Columbus State University News
Economic Crimes Expert to Give Hallock Lecture at CSU Alma Mater
September 15, 2011
COLUMBUS, Ga. — Columbus State alumnus Joe Parker, a 30-year federal law enforcement specialist, is
the next speaker in the university’s Hallock Lecture Series.Parker, recently an economic crimes advisor for the U.S. Treasury, will speak on "The Money Laundering-Terrorism Connection in Central America" at 7:30 p.m., Tuesday, Sept. 27 in the Cunningham Center's Blanchard Hall.
Introduced by CSU in 2007 to address issues of national security, the lecture named for the late Col. Richard R. Hallock is free and open to the public.
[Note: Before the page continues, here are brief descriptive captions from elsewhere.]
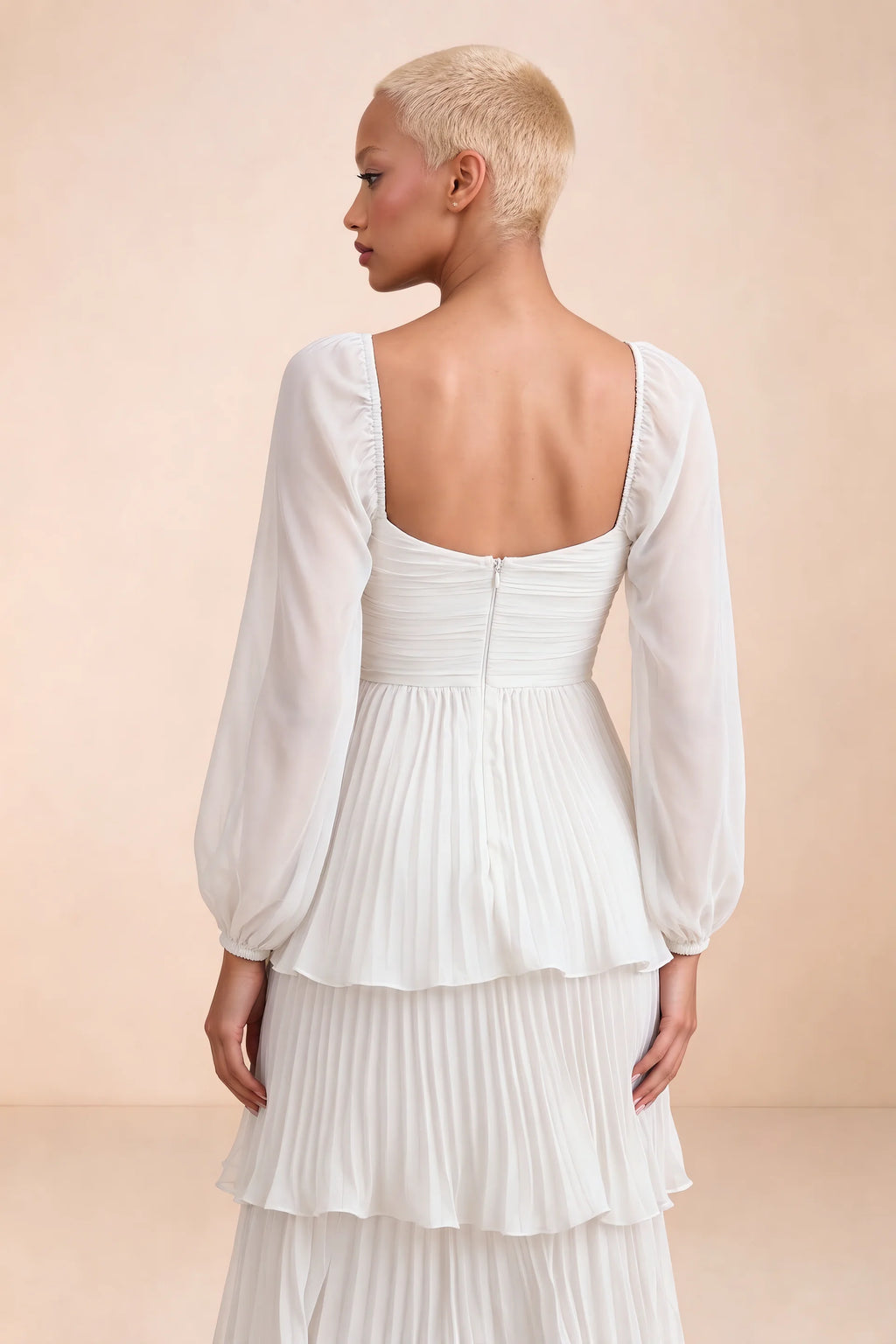 Close-up of low square back, sheer sleeves and centre-back zipper of Sienna white tiered pleated maxi dress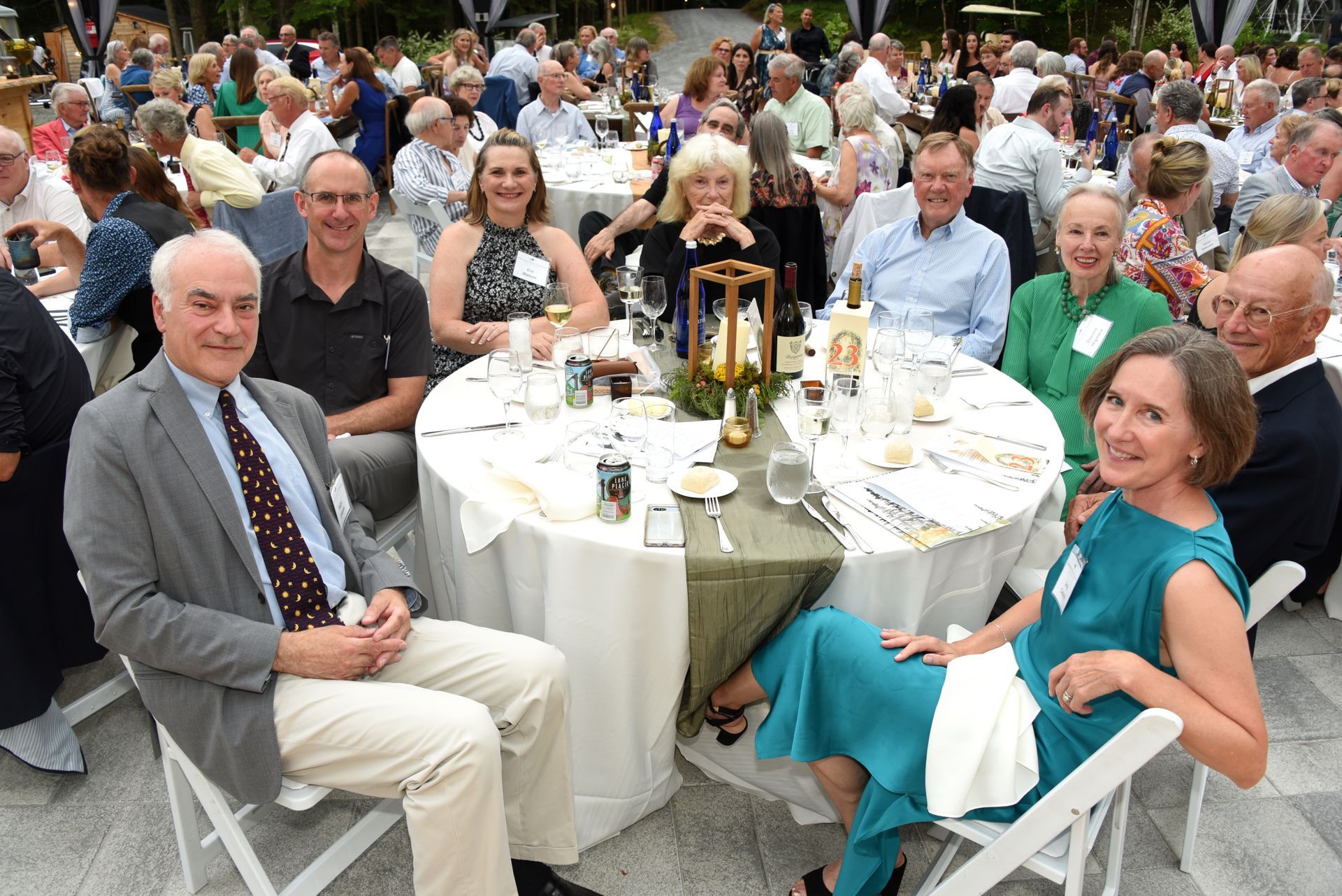 A group of people seated at a round table outdoors. Some are smiling and looking towards the camera.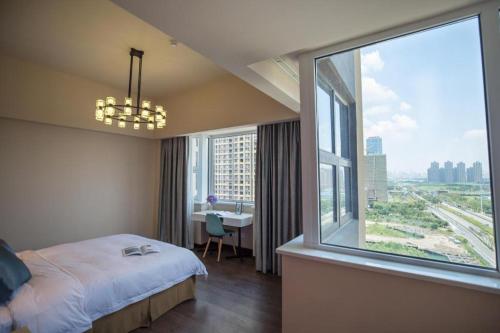 a hotel room with a bed and a large window at Moqi Hotel Wuhan in Wuhan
Parker, a 1992 political science graduate who later earned a Master of Public Administration from CSU, will share insight from his recently completed assignment for the U.S. Treasury in Mexico City, where he managed the Office of Technical Assistance’s execution of the Merida Initiative. The $465 million U.S. Department of State effort provides resources for long-term improvement of U.S.-partner security agencies in Mexico and Central America.
A Dallas native, Parker started his career in international banking before working
for the FBI, U.S. Secret Service and U.S. Customs Service. With Customs, he served
as representative to the General Secretariat of the International Criminal Police
Organization in France, where he was assigned to the drugs subdivision as the cocaine
desk officer. He assumed his most recent post in 2002 after earning his CSU degrees
and teaching criminal justice as a doctoral teaching fellow at Sam Houston State University
and at the University of Texas at Tyler.
Parker’s lecture is funded by the Richard R. Hallock Foundation and co-sponsored
by the Department of Political Science and MPA Program.
Hallock was a much-decorated paratrooper in World War II, a personal aide for intelligence
to Gen. Lucius D. Clay, who oversaw the post-war occupation of Berlin, and the youngest
major to be a battalion commander in Korea.